Desde la entrada en vigencia de la Ley del Impuesto sobre el Valor Agregado (IVA) los costarricenses ya conocíamos que los servicios digitales, prestados por proveedores en el extranjero y que disfrutamos en nuestro territorio, estarían sujetos a dicho impuesto. Sin embargo, el cobro estaba supeditado a la emisión de las disposiciones concretas por parte de la Administración Tributaria, las cuales ya se emitieron. Por eso, es importante hablar del impacto de este tributo para el sector financiero.

En efecto, mediante la resolución DGT-R-13-2020 emitida el 11 de junio del presente año, la Dirección General de Tributación estipuló las consideraciones que se deberán considerar para implementar el cobro de IVA en estos servicios. En resumen, en dicha resolución se indica que, a partir del 1.° de agosto del presente año, cuando se compre algún servicio digital a un proveedor ubicado en el extranjero, los tarjetahabientes tendrán que cancelar el 13% del impuesto adicional al cobro del servicio. En cuyo caso, la obligación de sumar y cobrar dicho impuesto recae en las empresas perceptoras, es decir, las instituciones financieras, públicas o privadas, emisoras de la tarjeta de débito o crédito que se utilizó para la compra del servicio en línea.

Para efectuar dicho cobro del IVA, los emisores de las tarjetas –los bancos, para utilizar un ejemplo común–, deberán identificar en la trama de la compra, si se está adquiriendo el servicio de alguna de las plataformas digitales enlistadas por la Administración Tributaria.

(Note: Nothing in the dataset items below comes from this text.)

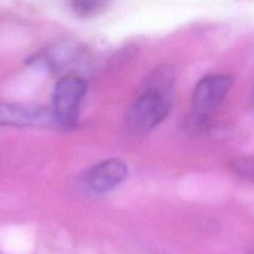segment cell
I'll list each match as a JSON object with an SVG mask.
<instances>
[{
    "instance_id": "1",
    "label": "cell",
    "mask_w": 254,
    "mask_h": 254,
    "mask_svg": "<svg viewBox=\"0 0 254 254\" xmlns=\"http://www.w3.org/2000/svg\"><path fill=\"white\" fill-rule=\"evenodd\" d=\"M175 81V69L170 64H161L149 72L126 117L127 128L131 133H149L168 118Z\"/></svg>"
},
{
    "instance_id": "2",
    "label": "cell",
    "mask_w": 254,
    "mask_h": 254,
    "mask_svg": "<svg viewBox=\"0 0 254 254\" xmlns=\"http://www.w3.org/2000/svg\"><path fill=\"white\" fill-rule=\"evenodd\" d=\"M233 86L230 74H208L195 86L191 98V119L196 126H206L225 102Z\"/></svg>"
},
{
    "instance_id": "3",
    "label": "cell",
    "mask_w": 254,
    "mask_h": 254,
    "mask_svg": "<svg viewBox=\"0 0 254 254\" xmlns=\"http://www.w3.org/2000/svg\"><path fill=\"white\" fill-rule=\"evenodd\" d=\"M87 93V82L78 74L69 73L57 81L52 92L51 108L61 128L77 124L79 107Z\"/></svg>"
},
{
    "instance_id": "4",
    "label": "cell",
    "mask_w": 254,
    "mask_h": 254,
    "mask_svg": "<svg viewBox=\"0 0 254 254\" xmlns=\"http://www.w3.org/2000/svg\"><path fill=\"white\" fill-rule=\"evenodd\" d=\"M0 127L61 128L52 108L0 102Z\"/></svg>"
},
{
    "instance_id": "5",
    "label": "cell",
    "mask_w": 254,
    "mask_h": 254,
    "mask_svg": "<svg viewBox=\"0 0 254 254\" xmlns=\"http://www.w3.org/2000/svg\"><path fill=\"white\" fill-rule=\"evenodd\" d=\"M128 176V166L118 158H111L96 164L86 174V186L94 193H108L118 188Z\"/></svg>"
},
{
    "instance_id": "6",
    "label": "cell",
    "mask_w": 254,
    "mask_h": 254,
    "mask_svg": "<svg viewBox=\"0 0 254 254\" xmlns=\"http://www.w3.org/2000/svg\"><path fill=\"white\" fill-rule=\"evenodd\" d=\"M78 54V46L71 42H60L55 46L47 47L40 52L36 57H32V61L42 64L52 72H59L68 66Z\"/></svg>"
},
{
    "instance_id": "7",
    "label": "cell",
    "mask_w": 254,
    "mask_h": 254,
    "mask_svg": "<svg viewBox=\"0 0 254 254\" xmlns=\"http://www.w3.org/2000/svg\"><path fill=\"white\" fill-rule=\"evenodd\" d=\"M230 166L238 178L254 184V156H241L233 159Z\"/></svg>"
},
{
    "instance_id": "8",
    "label": "cell",
    "mask_w": 254,
    "mask_h": 254,
    "mask_svg": "<svg viewBox=\"0 0 254 254\" xmlns=\"http://www.w3.org/2000/svg\"><path fill=\"white\" fill-rule=\"evenodd\" d=\"M107 0H72V9L79 16H92L103 9Z\"/></svg>"
},
{
    "instance_id": "9",
    "label": "cell",
    "mask_w": 254,
    "mask_h": 254,
    "mask_svg": "<svg viewBox=\"0 0 254 254\" xmlns=\"http://www.w3.org/2000/svg\"><path fill=\"white\" fill-rule=\"evenodd\" d=\"M248 254H254V250H252V251H251V252H250V253H248Z\"/></svg>"
},
{
    "instance_id": "10",
    "label": "cell",
    "mask_w": 254,
    "mask_h": 254,
    "mask_svg": "<svg viewBox=\"0 0 254 254\" xmlns=\"http://www.w3.org/2000/svg\"><path fill=\"white\" fill-rule=\"evenodd\" d=\"M252 99H253V103H254V92H253V96H252Z\"/></svg>"
}]
</instances>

De ser así, tendría que sumar el 13% al total de la compra para proceder con el cobro correspondiente. Esta obligación, sin duda, presenta retos enormes, por la enorme cantidad de transacciones y el nivel de detalle que se requiere para poder aplicar correctamente el cobro del IVA.

Adicionalmente, los emisores deberán presentar una declaración diaria donde se identifique el total de las percepciones del IVA que aplicó. Claro está, el pago del 13% percibido, también se tendrá que efectuar diariamente.

Por su parte, los emisores de tarjetas también tendrán que presentar una declaración informativa mensual, donde se deberá incluir una gran cantidad de información sobre las transacciones sujetas al 13% por compra de servicios digitales.

Estas obligaciones requieren un enorme desarrollo tecnológico, y un tiempo de implementación necesario para no incurrir en errores que, posteriormente, podrían generar responsabilidades directas con el fisco. Sin duda, el plazo restante para la implementación del sistema es muy corto y podría causar serios problemas, no solo para emisores, sino para los contribuyentes de este impuesto en términos generales.